German of course had plenty of serious music credentials, with study At the Royal Academy of Music (his composition teacher there was Ebenezer Prout). He was, soon after, composing major pieces, a Te Deum (1887) and a Symphony in E Minor (1887, premiered 1890), soon followed by a Second, in A Minor, subtitled Norwich as it was first performed in the East Anglian city in 1893, then a symphonic poem Hamlet and a lengthy symphonic suite, The Seasons (1899), quite as long as either of the symphonies. His Welsh Rhapsody, which includes as its climax a stirring setting of Men of Harlech, written for the Cardiff Festival of 1904, is on the borderline between serious and light, while his last two works of significance were both serious, Theme and Six Diversions (1919) and the tone poem The Willow Song (1922), inspired by Othello.

Not that German composed solely for the orchestra, though he never, unlike so many of his Victorian forebears, Sullivan and Elgar included, felt the need – or perhaps had the commissions - to write oratorios or cantatas. He published a small amount of church music (his father was, remember, an organist) and a much larger corpus of songs, choral, many with Shakespearean titles, others, like Rolling Down to Rio, O Peaceful Night and O Lovely May, still popular, and solo. The solo songs cover a wide range. All Friends Around the Wrekin: A Song of Shropshire was a tribute to his native county. Kipling’s verse spoke strongly to him, with settings of Big Steamers, Be Well Assured (from The Fringes of the Fleet), twelve Just So Songs based on lyrics from the Just So Stories and, movingly in the circumstances, Have You News of My Boy Jack? (1916). And many of his songs were ballads, like Charming Chloe, Cupid at the Ferry, Love the Pedlar, Sea Lullaby, Heigh Ho, Bird of Blue and, most memorably, the rousing Glorious Devon. German’s instrumental music is attractive and not a little of it is classifiable as "light". The violin was his preferred instrument at the Royal Academy and he composed for violin and piano Bolero, Bacchanalian Dance, Souvenir, Saltardle and a three movement Suite plus arrangements of his theatre music. But he did not ignore the oboe (Pastorale and Bourree), the flute (Romance in B Flat and Saltarello) or clarinet (a delightful Romance in F and a Song Without Words). His piano solos fill a CD, as Alan Cuckston proved some years ago … and ignoring arrangements, too. They include a Sonata, several suites and various individual salon miniatures showing the influence of Grieg, Moscheles and Victorian drawing-room composers stretching back to Mendelssohn.

* Activity list:
**a)** Restate the stretch of the passage on German's music from "German of course" through "inspired by Othello.", switching "Cardiff" to "Swansea".
**b)** Translate this sentence from the passage on German's music into French: "All Friends Around the Wrekin: A Song of Shropshire was a tribute to his native county."

* Recorded data:
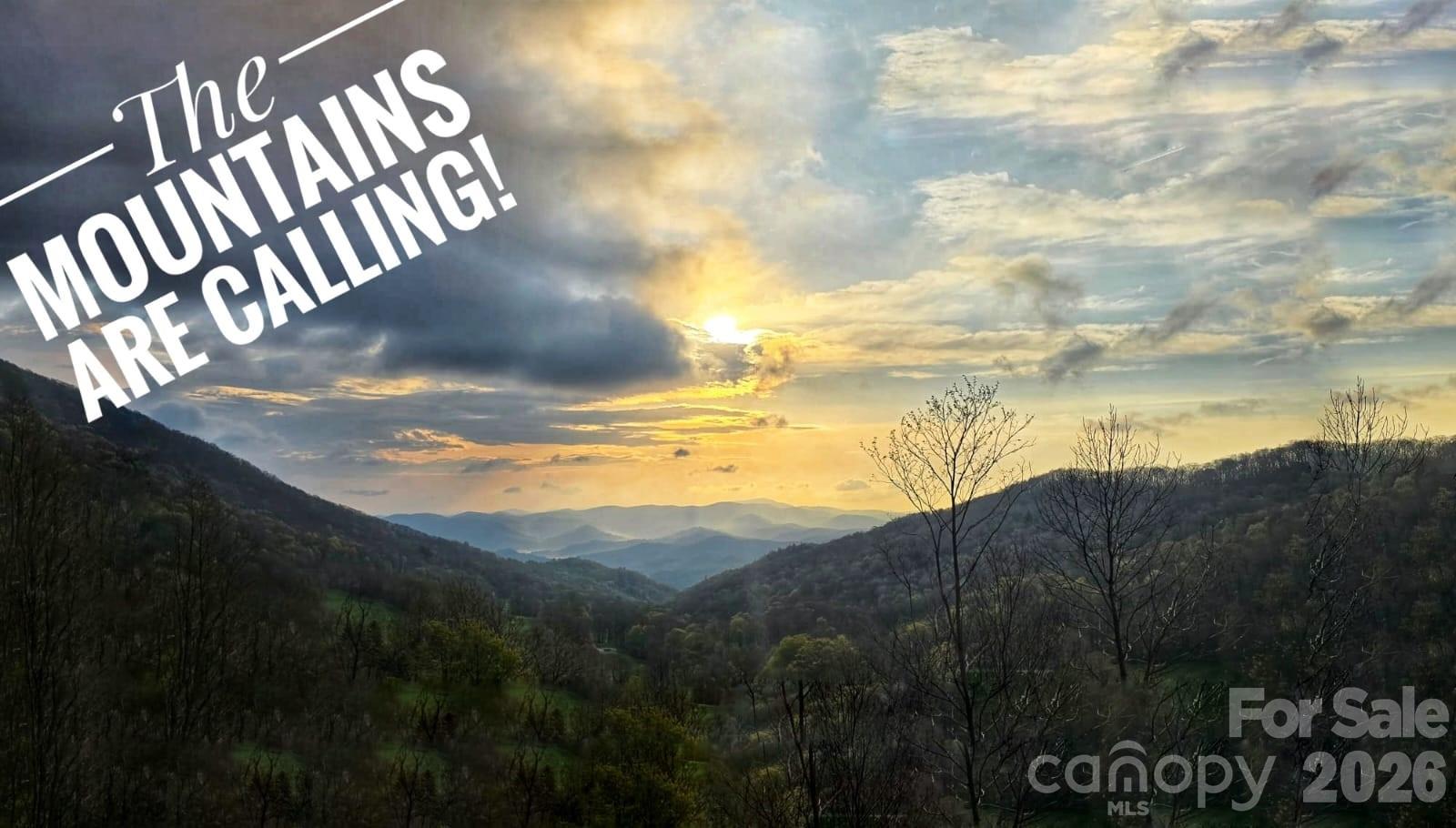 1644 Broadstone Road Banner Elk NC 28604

* Task solutions:
**a)**
German of course had plenty of serious music credentials, with study At the Royal Academy of Music (his composition teacher there was Ebenezer Prout). He was, soon after, composing major pieces, a Te Deum (1887) and a Symphony in E Minor (1887, premiered 1890), soon followed by a Second, in A Minor, subtitled Norwich as it was first performed in the East Anglian city in 1893, then a symphonic poem Hamlet and a lengthy symphonic suite, The Seasons (1899), quite as long as either of the symphonies. His Welsh Rhapsody, which includes as its climax a stirring setting of Men of Harlech, written for the Swansea Festival of 1904, is on the borderline between serious and light, while his last two works of significance were both serious, Theme and Six Diversions (1919) and the tone poem The Willow Song (1922), inspired by Othello.

**b)** All Friends Around the Wrekin: A Song of Shropshire était un hommage à son comté natal.